Spatial reasoning data based on images
........

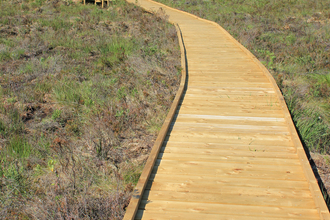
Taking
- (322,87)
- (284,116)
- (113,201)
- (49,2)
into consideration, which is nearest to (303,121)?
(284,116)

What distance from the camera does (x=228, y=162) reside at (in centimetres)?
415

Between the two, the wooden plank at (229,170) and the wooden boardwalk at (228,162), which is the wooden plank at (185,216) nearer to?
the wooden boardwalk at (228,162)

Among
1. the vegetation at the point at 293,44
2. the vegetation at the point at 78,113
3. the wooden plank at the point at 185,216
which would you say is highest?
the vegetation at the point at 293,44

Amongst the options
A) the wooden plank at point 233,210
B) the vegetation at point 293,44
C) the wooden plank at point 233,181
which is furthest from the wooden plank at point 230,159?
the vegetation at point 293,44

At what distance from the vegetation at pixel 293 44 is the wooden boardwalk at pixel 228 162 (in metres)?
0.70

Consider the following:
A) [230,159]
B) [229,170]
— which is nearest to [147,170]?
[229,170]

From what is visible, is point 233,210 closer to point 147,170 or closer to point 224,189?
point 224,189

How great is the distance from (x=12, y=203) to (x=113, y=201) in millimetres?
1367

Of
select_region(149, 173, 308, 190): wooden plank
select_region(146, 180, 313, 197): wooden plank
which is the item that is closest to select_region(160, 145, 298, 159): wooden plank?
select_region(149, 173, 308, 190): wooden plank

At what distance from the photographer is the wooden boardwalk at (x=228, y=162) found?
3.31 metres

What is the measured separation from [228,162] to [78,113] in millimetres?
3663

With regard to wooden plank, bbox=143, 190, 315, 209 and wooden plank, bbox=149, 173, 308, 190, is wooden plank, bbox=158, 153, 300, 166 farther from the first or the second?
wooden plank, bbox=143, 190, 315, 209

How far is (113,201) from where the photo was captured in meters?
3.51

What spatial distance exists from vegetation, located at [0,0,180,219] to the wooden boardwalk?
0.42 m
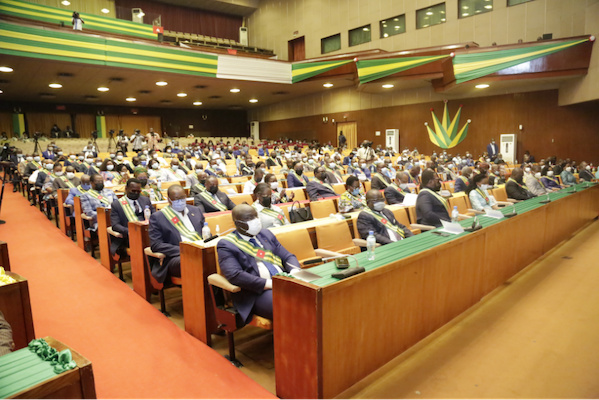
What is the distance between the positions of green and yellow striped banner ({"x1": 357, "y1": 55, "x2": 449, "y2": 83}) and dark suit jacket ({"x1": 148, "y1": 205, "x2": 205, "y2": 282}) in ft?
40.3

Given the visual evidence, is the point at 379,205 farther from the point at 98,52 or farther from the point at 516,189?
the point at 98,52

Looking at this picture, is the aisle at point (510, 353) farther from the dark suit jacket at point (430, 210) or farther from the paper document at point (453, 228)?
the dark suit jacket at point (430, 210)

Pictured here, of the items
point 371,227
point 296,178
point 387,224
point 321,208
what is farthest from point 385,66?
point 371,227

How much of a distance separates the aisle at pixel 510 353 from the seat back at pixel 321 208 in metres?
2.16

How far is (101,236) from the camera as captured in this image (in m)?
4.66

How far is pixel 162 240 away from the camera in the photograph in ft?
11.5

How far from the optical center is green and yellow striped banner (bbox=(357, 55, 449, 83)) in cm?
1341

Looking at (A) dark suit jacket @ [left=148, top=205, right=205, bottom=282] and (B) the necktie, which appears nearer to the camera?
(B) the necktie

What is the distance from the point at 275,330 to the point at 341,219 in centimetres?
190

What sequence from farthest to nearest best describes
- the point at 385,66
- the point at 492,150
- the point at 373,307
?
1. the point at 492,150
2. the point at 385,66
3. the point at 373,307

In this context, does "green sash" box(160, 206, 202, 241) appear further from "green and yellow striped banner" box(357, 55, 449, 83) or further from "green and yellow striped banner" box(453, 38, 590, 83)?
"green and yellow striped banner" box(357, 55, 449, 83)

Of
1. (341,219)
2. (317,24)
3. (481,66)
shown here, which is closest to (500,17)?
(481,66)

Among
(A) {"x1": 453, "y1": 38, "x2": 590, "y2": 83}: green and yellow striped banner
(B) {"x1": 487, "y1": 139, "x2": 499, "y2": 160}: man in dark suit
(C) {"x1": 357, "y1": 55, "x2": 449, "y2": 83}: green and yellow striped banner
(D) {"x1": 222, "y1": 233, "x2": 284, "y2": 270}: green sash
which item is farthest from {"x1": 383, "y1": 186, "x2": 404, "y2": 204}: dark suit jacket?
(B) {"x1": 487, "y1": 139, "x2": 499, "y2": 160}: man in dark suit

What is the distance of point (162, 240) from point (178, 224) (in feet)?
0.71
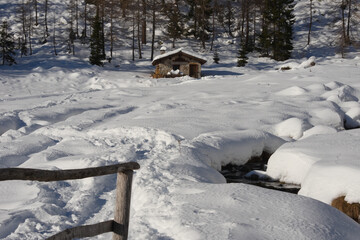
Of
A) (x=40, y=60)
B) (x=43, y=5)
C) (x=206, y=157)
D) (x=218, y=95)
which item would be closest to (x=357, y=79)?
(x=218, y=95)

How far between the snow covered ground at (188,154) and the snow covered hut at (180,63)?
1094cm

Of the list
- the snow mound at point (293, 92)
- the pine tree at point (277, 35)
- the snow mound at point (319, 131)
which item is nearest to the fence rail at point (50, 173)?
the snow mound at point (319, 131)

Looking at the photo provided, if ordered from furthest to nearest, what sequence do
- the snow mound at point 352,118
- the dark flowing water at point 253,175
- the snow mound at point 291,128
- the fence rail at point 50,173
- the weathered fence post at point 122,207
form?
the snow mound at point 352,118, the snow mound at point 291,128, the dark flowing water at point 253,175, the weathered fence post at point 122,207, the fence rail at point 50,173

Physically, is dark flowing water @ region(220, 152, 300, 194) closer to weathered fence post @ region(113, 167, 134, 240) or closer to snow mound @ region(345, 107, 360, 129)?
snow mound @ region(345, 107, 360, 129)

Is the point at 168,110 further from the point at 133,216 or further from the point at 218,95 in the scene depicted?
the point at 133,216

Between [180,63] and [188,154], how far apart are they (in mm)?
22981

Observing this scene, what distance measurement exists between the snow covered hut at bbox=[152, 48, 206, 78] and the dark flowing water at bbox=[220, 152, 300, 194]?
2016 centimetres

........

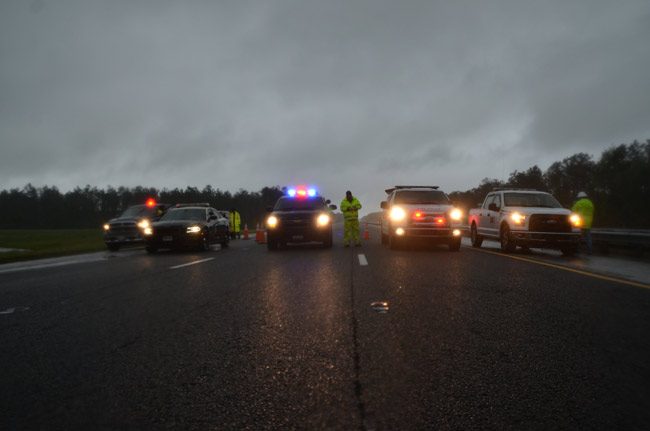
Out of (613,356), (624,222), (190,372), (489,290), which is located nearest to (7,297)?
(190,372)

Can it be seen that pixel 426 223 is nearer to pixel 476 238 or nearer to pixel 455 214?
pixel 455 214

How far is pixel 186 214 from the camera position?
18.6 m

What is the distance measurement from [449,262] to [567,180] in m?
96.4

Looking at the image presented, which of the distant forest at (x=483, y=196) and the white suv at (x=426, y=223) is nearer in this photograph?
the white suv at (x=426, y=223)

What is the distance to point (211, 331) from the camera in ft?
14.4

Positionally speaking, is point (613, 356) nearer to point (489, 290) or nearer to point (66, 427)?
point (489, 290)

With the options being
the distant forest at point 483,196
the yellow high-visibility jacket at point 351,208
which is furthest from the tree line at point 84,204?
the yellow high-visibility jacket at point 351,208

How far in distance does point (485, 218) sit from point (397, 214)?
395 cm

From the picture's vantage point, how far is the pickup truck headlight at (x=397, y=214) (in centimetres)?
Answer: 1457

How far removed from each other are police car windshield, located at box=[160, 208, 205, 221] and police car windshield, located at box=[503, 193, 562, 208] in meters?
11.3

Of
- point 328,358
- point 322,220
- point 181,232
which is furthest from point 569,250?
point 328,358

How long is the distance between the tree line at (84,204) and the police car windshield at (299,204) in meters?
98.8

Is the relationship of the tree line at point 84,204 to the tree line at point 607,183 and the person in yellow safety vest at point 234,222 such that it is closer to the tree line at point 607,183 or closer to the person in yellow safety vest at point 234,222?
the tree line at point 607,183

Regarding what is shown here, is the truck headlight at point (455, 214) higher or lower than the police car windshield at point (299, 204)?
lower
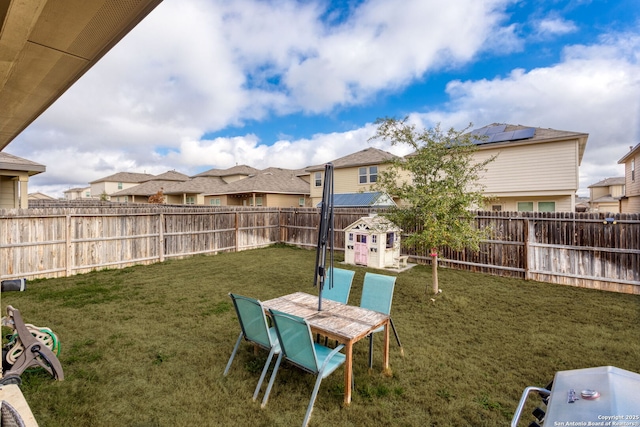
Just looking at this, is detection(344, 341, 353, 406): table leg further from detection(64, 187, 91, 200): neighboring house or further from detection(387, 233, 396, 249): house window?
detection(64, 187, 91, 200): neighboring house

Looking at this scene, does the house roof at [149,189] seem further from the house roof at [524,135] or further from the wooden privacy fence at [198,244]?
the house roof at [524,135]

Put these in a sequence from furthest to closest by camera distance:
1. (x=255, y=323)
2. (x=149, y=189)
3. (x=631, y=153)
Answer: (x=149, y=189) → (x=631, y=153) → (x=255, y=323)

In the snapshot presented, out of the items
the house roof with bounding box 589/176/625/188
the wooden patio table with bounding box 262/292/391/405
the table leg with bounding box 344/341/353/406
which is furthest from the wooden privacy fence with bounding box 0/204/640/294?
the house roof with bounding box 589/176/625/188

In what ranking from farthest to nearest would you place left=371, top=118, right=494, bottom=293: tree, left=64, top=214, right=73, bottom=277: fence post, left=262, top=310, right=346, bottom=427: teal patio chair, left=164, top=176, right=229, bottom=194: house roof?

........

**REQUIRED WORK**
Copy out, word for word, the part of the material that opens with the line containing "Observing this scene, what" and closes with the line containing "2016 centimetres".

**EXPECTED ANSWER**
Observing this scene, what distance measurement exists between the snow covered hut at bbox=[152, 48, 206, 78] and the dark flowing water at bbox=[220, 152, 300, 194]?
2016 centimetres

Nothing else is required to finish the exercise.